# Exercise prompt:
Extract the lines of the records below, reproducing them word for word, starting at the line that contains "What is the distance at" and ending with the final line of the records, both included.

# Given records:

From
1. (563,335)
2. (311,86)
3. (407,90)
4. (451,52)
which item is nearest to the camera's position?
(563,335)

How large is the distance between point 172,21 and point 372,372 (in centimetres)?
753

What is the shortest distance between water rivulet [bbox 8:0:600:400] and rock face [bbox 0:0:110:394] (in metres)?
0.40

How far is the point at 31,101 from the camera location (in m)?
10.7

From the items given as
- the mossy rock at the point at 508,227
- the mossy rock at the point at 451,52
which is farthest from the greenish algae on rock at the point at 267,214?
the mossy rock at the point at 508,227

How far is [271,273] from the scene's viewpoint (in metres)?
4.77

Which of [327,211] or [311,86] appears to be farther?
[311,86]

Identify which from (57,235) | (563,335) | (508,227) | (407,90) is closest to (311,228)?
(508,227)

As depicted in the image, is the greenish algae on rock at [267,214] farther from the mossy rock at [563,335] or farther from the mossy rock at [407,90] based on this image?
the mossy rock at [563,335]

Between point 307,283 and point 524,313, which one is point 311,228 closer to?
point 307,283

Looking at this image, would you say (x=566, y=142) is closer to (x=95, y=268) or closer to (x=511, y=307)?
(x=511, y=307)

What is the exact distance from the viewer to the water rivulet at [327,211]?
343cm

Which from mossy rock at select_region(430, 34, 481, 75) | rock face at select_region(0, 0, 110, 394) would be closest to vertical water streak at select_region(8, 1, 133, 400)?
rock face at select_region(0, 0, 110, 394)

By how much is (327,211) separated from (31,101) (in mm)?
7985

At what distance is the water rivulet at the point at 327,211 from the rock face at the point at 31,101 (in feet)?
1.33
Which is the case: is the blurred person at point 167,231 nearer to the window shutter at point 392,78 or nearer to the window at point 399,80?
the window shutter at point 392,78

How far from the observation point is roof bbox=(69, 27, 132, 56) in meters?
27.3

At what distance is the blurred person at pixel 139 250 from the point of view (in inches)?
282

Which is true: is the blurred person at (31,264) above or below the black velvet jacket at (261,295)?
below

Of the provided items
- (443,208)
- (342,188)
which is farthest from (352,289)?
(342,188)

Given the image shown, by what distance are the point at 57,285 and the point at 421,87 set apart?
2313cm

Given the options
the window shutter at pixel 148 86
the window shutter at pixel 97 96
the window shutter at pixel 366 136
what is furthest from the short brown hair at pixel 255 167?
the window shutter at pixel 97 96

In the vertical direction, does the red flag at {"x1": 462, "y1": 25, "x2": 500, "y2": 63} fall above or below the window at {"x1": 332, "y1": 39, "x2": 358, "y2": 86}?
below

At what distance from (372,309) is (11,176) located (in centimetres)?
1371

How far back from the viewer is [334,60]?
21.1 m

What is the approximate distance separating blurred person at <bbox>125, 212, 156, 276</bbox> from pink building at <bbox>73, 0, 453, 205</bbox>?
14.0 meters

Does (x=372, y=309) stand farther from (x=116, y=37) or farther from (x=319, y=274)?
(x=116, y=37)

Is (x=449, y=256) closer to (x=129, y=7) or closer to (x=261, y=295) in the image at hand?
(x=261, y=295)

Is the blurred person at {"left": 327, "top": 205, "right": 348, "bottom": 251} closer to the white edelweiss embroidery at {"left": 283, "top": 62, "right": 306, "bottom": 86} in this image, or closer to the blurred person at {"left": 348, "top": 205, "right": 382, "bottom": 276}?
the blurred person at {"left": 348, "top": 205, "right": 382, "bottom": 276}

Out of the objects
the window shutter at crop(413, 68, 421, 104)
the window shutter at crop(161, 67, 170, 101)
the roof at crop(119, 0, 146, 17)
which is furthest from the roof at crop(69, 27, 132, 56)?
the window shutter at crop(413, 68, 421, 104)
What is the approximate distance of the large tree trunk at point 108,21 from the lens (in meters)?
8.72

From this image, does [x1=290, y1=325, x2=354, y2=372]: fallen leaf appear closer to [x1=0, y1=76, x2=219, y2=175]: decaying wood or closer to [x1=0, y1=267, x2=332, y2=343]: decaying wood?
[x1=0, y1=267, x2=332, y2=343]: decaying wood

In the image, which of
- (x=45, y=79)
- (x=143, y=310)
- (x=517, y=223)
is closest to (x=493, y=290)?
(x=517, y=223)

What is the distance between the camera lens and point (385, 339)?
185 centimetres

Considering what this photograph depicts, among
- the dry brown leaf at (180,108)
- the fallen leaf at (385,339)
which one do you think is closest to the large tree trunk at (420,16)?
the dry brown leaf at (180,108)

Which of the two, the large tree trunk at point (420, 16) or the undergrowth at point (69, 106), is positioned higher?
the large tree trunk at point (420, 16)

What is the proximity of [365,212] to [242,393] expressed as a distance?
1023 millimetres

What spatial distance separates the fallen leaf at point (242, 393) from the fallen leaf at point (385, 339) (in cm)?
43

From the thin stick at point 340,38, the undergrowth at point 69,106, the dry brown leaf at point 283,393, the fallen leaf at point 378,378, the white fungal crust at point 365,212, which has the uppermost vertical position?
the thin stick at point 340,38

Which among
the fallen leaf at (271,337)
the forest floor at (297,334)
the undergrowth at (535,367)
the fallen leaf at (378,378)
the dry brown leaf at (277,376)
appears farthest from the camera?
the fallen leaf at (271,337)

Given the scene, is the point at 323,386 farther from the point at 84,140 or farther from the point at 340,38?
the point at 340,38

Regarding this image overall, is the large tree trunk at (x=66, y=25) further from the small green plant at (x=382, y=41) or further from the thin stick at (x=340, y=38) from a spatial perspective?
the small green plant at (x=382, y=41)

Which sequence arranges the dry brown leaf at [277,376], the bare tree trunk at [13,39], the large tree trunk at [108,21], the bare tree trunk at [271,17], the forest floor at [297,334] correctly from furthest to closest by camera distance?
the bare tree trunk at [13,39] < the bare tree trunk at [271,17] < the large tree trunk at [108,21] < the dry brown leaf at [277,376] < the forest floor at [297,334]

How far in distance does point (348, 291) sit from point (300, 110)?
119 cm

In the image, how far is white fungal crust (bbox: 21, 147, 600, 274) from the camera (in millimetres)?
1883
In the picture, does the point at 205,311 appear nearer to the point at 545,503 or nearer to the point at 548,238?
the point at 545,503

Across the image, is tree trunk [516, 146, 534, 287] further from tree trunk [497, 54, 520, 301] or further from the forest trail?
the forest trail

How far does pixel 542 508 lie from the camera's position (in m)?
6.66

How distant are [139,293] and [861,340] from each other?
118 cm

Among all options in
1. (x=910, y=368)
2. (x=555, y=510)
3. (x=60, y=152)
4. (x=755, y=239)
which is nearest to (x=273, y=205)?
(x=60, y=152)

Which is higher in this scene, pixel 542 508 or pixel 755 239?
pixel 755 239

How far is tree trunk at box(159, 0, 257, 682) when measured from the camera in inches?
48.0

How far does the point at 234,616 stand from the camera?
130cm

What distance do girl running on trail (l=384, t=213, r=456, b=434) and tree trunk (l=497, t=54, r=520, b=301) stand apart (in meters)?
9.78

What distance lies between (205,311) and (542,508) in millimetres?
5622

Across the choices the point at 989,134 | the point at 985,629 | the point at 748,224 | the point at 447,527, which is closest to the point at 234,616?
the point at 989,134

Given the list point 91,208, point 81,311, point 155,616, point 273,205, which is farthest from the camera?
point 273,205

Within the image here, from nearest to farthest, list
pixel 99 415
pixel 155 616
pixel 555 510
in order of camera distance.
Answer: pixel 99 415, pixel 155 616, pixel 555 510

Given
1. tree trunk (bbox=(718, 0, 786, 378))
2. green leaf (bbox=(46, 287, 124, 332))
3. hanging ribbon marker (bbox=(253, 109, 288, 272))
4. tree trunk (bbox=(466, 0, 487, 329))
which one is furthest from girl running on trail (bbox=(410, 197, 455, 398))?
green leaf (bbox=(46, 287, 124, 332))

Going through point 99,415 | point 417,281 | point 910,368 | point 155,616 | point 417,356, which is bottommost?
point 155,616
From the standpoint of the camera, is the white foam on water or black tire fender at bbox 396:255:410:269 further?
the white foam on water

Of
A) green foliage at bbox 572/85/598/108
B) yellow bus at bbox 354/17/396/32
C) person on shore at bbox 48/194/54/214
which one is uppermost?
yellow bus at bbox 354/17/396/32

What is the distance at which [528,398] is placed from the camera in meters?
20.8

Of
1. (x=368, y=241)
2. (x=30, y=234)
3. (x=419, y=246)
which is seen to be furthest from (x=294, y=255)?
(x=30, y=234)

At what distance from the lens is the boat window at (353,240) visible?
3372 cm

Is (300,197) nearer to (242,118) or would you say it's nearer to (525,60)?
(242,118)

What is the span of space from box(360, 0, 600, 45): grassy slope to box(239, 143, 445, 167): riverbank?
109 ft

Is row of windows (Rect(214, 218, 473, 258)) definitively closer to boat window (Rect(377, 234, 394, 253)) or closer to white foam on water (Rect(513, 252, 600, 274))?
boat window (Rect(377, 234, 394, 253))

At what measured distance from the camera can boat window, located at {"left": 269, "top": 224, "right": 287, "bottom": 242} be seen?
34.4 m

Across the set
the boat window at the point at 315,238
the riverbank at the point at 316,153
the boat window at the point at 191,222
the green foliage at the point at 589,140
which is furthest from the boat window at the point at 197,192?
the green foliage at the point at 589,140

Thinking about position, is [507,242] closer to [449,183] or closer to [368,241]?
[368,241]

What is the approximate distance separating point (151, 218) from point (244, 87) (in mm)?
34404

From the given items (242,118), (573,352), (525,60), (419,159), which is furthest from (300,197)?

# Answer to this task:
What is the distance at which [528,398] is placed from the camera in meters?
20.8

Of
1. (x=368, y=241)
2. (x=30, y=234)
3. (x=419, y=246)
which is seen to be furthest from (x=294, y=255)?
(x=30, y=234)

At what distance from the lens is the boat window at (353,240) visible?
3372 cm

Is (300,197) nearer to (242,118) or would you say it's nearer to (525,60)?
(242,118)

What is the span of space from box(360, 0, 600, 45): grassy slope to box(239, 143, 445, 167): riverbank?
109 ft

Is row of windows (Rect(214, 218, 473, 258)) definitively closer to boat window (Rect(377, 234, 394, 253)) or closer to white foam on water (Rect(513, 252, 600, 274))?
boat window (Rect(377, 234, 394, 253))

At what measured distance from the camera can boat window, located at {"left": 269, "top": 224, "right": 287, "bottom": 242} be seen?
34.4 m

Across the set
the boat window at the point at 315,238
the riverbank at the point at 316,153
the boat window at the point at 191,222
the green foliage at the point at 589,140
which is furthest from the boat window at the point at 197,192?
the green foliage at the point at 589,140

Thinking about position, is [507,242] closer to [449,183] or closer to [368,241]?
[368,241]

What is the approximate distance separating point (151, 218) from point (244, 87) (in mm)?
34404

From the given items (242,118), (573,352), (525,60), (419,159), which is furthest from (300,197)?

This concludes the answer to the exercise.